**Data for review**
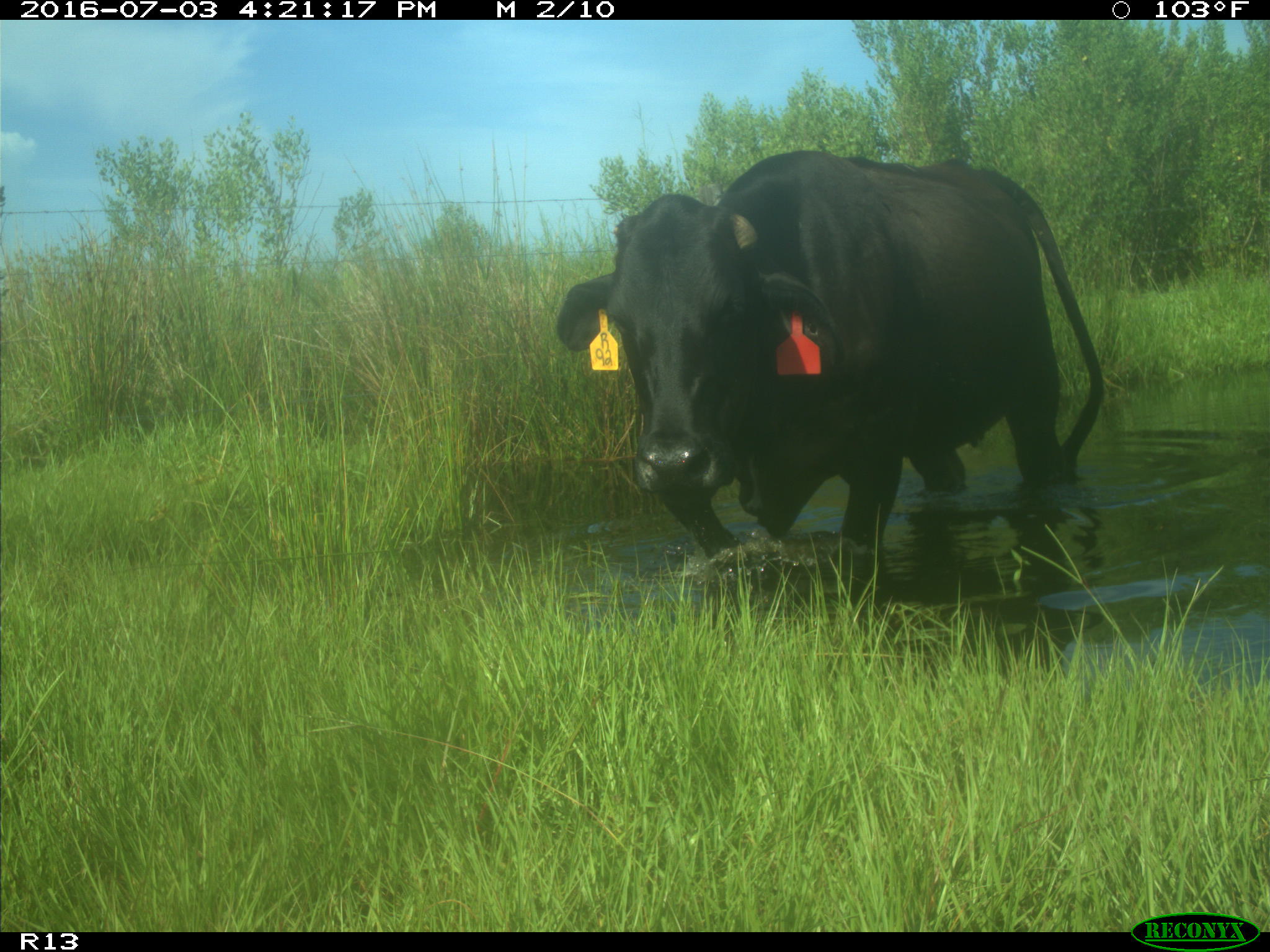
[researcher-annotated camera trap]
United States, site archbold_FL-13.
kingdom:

* * *

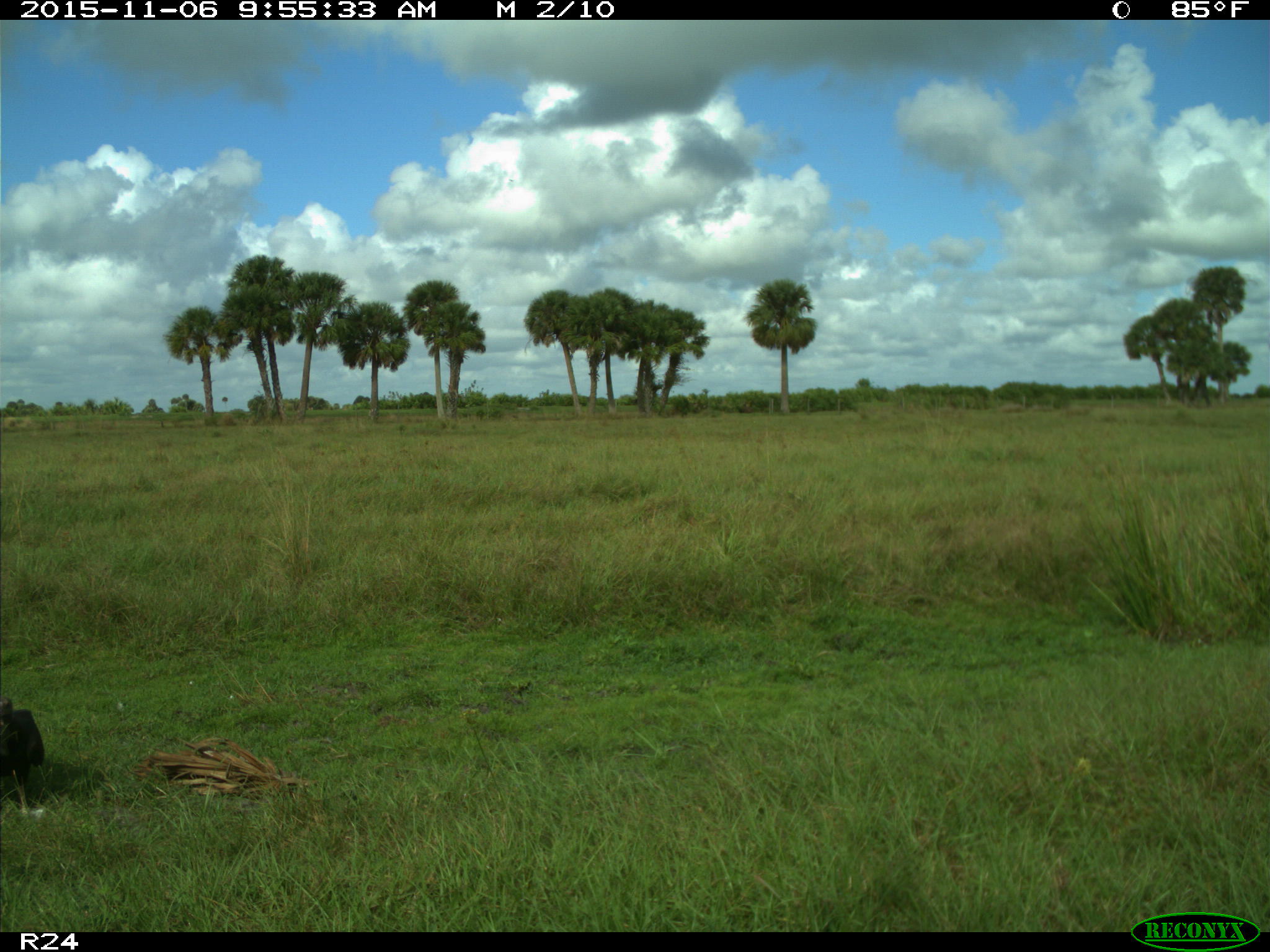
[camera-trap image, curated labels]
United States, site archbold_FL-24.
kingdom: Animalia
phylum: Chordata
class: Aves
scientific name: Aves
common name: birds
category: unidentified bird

--

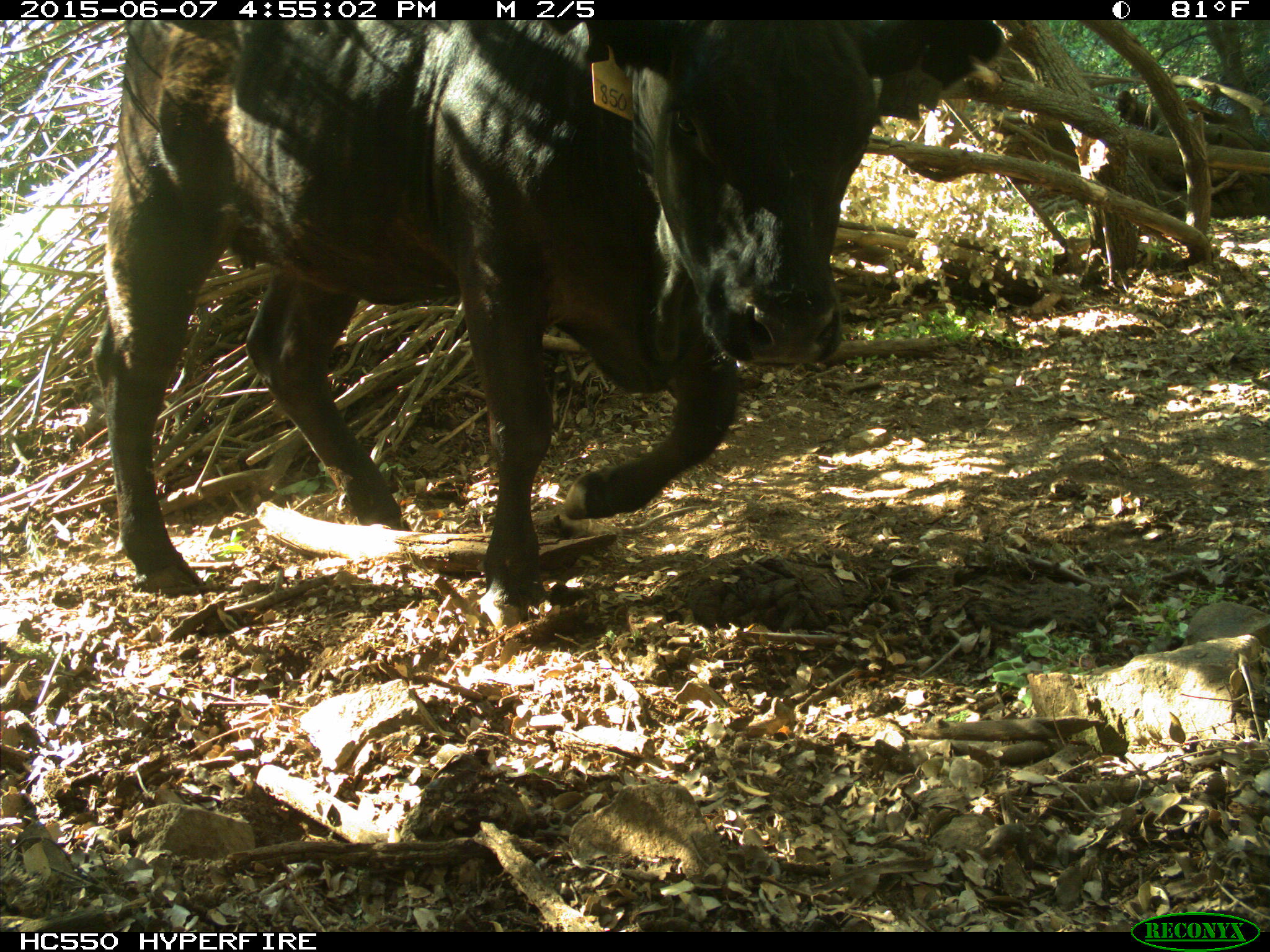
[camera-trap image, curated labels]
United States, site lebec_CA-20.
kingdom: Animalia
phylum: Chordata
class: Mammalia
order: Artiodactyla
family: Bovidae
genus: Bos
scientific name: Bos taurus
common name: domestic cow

**Directions**
Go through the records above and copy each line where "United" is found.

**Output of the exercise**
United States, site archbold_FL-13.
United States, site archbold_FL-24.
United States, site lebec_CA-20.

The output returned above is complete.